[Spatial questions tied to pictures]
..............................

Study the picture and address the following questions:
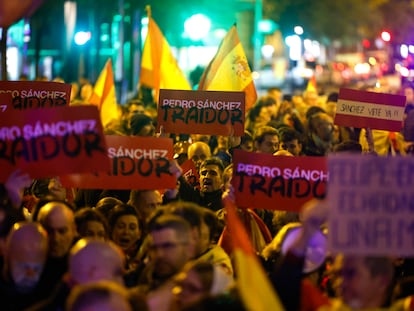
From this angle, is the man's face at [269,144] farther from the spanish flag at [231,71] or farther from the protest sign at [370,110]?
the spanish flag at [231,71]

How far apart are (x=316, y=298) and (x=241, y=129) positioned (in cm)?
538

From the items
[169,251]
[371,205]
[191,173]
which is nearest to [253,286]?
[371,205]

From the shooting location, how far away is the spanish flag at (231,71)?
13.6 metres

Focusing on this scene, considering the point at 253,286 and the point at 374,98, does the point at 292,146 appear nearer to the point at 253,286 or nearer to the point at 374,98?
the point at 374,98

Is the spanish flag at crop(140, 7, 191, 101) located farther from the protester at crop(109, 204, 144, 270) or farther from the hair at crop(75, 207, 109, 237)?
the hair at crop(75, 207, 109, 237)

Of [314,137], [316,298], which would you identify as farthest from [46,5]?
[316,298]

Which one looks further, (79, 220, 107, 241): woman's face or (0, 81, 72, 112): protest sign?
(0, 81, 72, 112): protest sign

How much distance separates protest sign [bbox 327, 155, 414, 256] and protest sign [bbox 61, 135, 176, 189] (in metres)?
2.50

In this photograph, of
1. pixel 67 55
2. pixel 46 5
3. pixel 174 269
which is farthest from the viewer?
pixel 67 55

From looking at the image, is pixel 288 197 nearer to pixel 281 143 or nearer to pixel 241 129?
pixel 241 129

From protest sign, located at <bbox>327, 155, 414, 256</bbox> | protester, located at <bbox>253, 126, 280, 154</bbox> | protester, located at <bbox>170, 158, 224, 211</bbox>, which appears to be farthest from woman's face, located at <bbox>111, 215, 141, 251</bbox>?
protester, located at <bbox>253, 126, 280, 154</bbox>

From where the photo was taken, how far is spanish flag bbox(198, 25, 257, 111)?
13.6 meters

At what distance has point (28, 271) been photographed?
6.00m

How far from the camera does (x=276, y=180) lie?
25.1 feet
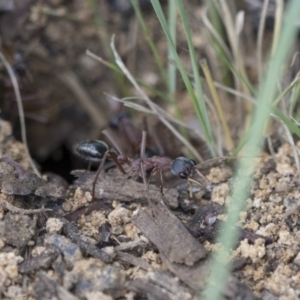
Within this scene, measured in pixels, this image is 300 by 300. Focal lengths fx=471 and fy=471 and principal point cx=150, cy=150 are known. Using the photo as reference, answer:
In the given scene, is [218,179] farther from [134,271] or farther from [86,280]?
[86,280]

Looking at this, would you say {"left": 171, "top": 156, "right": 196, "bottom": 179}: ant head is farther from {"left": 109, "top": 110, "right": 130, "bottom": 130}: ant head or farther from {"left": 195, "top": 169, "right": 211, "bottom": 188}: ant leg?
{"left": 109, "top": 110, "right": 130, "bottom": 130}: ant head

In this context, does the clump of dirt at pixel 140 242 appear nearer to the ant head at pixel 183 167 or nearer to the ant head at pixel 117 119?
the ant head at pixel 183 167

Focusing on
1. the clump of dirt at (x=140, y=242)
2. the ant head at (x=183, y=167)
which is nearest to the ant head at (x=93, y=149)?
the clump of dirt at (x=140, y=242)

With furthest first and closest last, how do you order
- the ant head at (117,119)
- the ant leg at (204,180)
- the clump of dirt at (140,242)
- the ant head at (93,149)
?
the ant head at (117,119) → the ant head at (93,149) → the ant leg at (204,180) → the clump of dirt at (140,242)

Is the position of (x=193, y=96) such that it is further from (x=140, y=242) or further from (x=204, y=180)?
(x=140, y=242)

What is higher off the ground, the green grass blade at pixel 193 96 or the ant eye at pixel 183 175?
the green grass blade at pixel 193 96
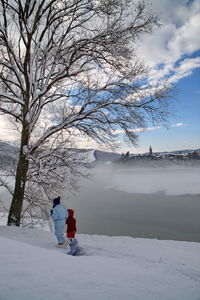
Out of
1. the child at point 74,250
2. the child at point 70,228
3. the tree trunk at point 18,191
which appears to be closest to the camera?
the child at point 74,250

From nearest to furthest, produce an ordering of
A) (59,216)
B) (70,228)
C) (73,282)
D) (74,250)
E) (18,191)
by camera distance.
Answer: (73,282) → (74,250) → (70,228) → (59,216) → (18,191)

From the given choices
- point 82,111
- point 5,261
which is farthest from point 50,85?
point 5,261

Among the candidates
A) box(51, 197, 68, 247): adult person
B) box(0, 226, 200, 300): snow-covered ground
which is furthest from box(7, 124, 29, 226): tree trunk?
box(0, 226, 200, 300): snow-covered ground

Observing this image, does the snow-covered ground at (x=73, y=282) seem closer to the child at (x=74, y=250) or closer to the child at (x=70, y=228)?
the child at (x=74, y=250)

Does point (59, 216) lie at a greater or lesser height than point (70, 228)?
greater

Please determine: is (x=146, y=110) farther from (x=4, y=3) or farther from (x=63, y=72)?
(x=4, y=3)

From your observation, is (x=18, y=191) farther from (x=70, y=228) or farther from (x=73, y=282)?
(x=73, y=282)

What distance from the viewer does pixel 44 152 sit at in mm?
10008

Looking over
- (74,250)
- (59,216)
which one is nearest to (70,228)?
(59,216)

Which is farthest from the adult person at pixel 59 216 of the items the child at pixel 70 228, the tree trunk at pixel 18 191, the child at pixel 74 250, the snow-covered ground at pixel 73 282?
the tree trunk at pixel 18 191

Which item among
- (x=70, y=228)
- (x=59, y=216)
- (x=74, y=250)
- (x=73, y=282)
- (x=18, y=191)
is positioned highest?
(x=73, y=282)

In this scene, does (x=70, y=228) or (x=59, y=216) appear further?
(x=59, y=216)

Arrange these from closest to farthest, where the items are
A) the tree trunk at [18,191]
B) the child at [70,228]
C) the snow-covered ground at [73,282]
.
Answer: the snow-covered ground at [73,282]
the child at [70,228]
the tree trunk at [18,191]

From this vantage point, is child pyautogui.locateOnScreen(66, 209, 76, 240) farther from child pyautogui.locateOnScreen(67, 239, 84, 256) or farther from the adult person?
child pyautogui.locateOnScreen(67, 239, 84, 256)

..............................

> **To do**: Update the listing above by replacing "vantage point" with "viewpoint" everywhere and leaving every other word unchanged. Leave the pictures out of your answer.

> **Response to the task**:
Study the picture and address the following questions:
From this angle, is the man's face at [269,144] farther from the spanish flag at [231,71] or farther from the protest sign at [370,110]?
the spanish flag at [231,71]

How far apart are (x=316, y=298) and (x=241, y=129) positioned (in cm)?
538

From the items
[169,251]
[371,205]
[191,173]
which is nearest to [253,286]?
[371,205]

From the shooting location, how far away is the spanish flag at (231,71)?
13.6 metres

Focusing on this scene, considering the point at 253,286 and the point at 374,98, does the point at 292,146 appear nearer to the point at 253,286 or nearer to the point at 374,98?
the point at 374,98

Is the spanish flag at crop(140, 7, 191, 101) located farther from the protester at crop(109, 204, 144, 270) or farther from the hair at crop(75, 207, 109, 237)?
the hair at crop(75, 207, 109, 237)

Of [314,137], [316,298], which would you identify as farthest from [46,5]?
[316,298]

Which one looks further, (79, 220, 107, 241): woman's face or (0, 81, 72, 112): protest sign?
(0, 81, 72, 112): protest sign

How much distance separates protest sign [bbox 327, 155, 414, 256] and protest sign [bbox 61, 135, 176, 189] (in metres)?
2.50

In this photograph, of
1. pixel 67 55
2. pixel 46 5
3. pixel 174 269
which is farthest from the viewer?
pixel 67 55

From looking at the image, is pixel 288 197 nearer to pixel 281 143 or nearer to pixel 241 129?
pixel 241 129

From protest sign, located at <bbox>327, 155, 414, 256</bbox> | protester, located at <bbox>253, 126, 280, 154</bbox> | protester, located at <bbox>170, 158, 224, 211</bbox>, which appears to be farthest from woman's face, located at <bbox>111, 215, 141, 251</bbox>?
protester, located at <bbox>253, 126, 280, 154</bbox>

From where the photo was taken, how far is spanish flag bbox(198, 25, 257, 111)?
13.6 meters

At what distance has point (28, 271) been photographed?
6.00m

How far from the camera does (x=276, y=180) lie?
25.1 feet
Within this scene, measured in pixels, this image is 300 by 300. Focal lengths fx=471 and fy=471 and principal point cx=150, cy=150 are known. Using the photo as reference, answer:
In the given scene, is [218,179] farther from [134,271] or farther from [86,280]?
[86,280]

Looking at this, would you say {"left": 171, "top": 156, "right": 196, "bottom": 179}: ant head is farther from {"left": 109, "top": 110, "right": 130, "bottom": 130}: ant head or farther from {"left": 195, "top": 169, "right": 211, "bottom": 188}: ant leg?
{"left": 109, "top": 110, "right": 130, "bottom": 130}: ant head

In this context, does the clump of dirt at pixel 140 242 appear nearer to the ant head at pixel 183 167 or nearer to the ant head at pixel 117 119?
the ant head at pixel 183 167

Focusing on
1. the clump of dirt at (x=140, y=242)
2. the ant head at (x=183, y=167)
which is nearest to the ant head at (x=93, y=149)?
the clump of dirt at (x=140, y=242)

With furthest first and closest last, how do you order
- the ant head at (117,119)
- the ant leg at (204,180)
- the clump of dirt at (140,242)
- the ant head at (93,149)
?
the ant head at (117,119) → the ant head at (93,149) → the ant leg at (204,180) → the clump of dirt at (140,242)

Is the position of (x=193, y=96) such that it is further from (x=140, y=242) or further from (x=204, y=180)?
(x=140, y=242)

What is higher off the ground, the green grass blade at pixel 193 96 or the ant eye at pixel 183 175?
the green grass blade at pixel 193 96
Out of
1. the child at point 74,250
2. the child at point 70,228
3. the tree trunk at point 18,191
which appears to be closest to the camera?
the child at point 74,250

From nearest to furthest, produce an ordering of
A) (59,216)
B) (70,228)
C) (73,282)
D) (74,250)
E) (18,191)
by camera distance.
Answer: (73,282) → (74,250) → (70,228) → (59,216) → (18,191)

From the given choices
- point 82,111
- point 5,261
which is farthest from point 50,85?
point 5,261

Among the candidates
A) box(51, 197, 68, 247): adult person
B) box(0, 226, 200, 300): snow-covered ground
which is furthest from box(7, 124, 29, 226): tree trunk?
box(0, 226, 200, 300): snow-covered ground

Observing this image, does the snow-covered ground at (x=73, y=282) seem closer to the child at (x=74, y=250) or closer to the child at (x=70, y=228)?
the child at (x=74, y=250)

Does point (59, 216) lie at a greater or lesser height than point (70, 228)?
greater

Please determine: is (x=146, y=110) farther from (x=4, y=3) or farther from (x=63, y=72)?
(x=4, y=3)

From your observation, is (x=18, y=191) farther from (x=70, y=228) or farther from (x=73, y=282)?
(x=73, y=282)

What distance from the viewer does pixel 44 152 sit at in mm?
10008

Looking over
- (74,250)
- (59,216)
which one is nearest to (70,228)?
(59,216)

Which is farthest from the adult person at pixel 59 216 of the items the child at pixel 70 228, the tree trunk at pixel 18 191, the child at pixel 74 250, the snow-covered ground at pixel 73 282?
the tree trunk at pixel 18 191

Which item among
- (x=70, y=228)
- (x=59, y=216)
- (x=74, y=250)
- (x=73, y=282)
- (x=18, y=191)
is positioned highest?
(x=73, y=282)

In this scene, does (x=70, y=228) or (x=59, y=216) appear further?
(x=59, y=216)

Arrange these from closest to farthest, where the items are
A) the tree trunk at [18,191]
B) the child at [70,228]
C) the snow-covered ground at [73,282]
.
Answer: the snow-covered ground at [73,282]
the child at [70,228]
the tree trunk at [18,191]

From this viewpoint, is child pyautogui.locateOnScreen(66, 209, 76, 240) farther from child pyautogui.locateOnScreen(67, 239, 84, 256) or farther from the adult person?
child pyautogui.locateOnScreen(67, 239, 84, 256)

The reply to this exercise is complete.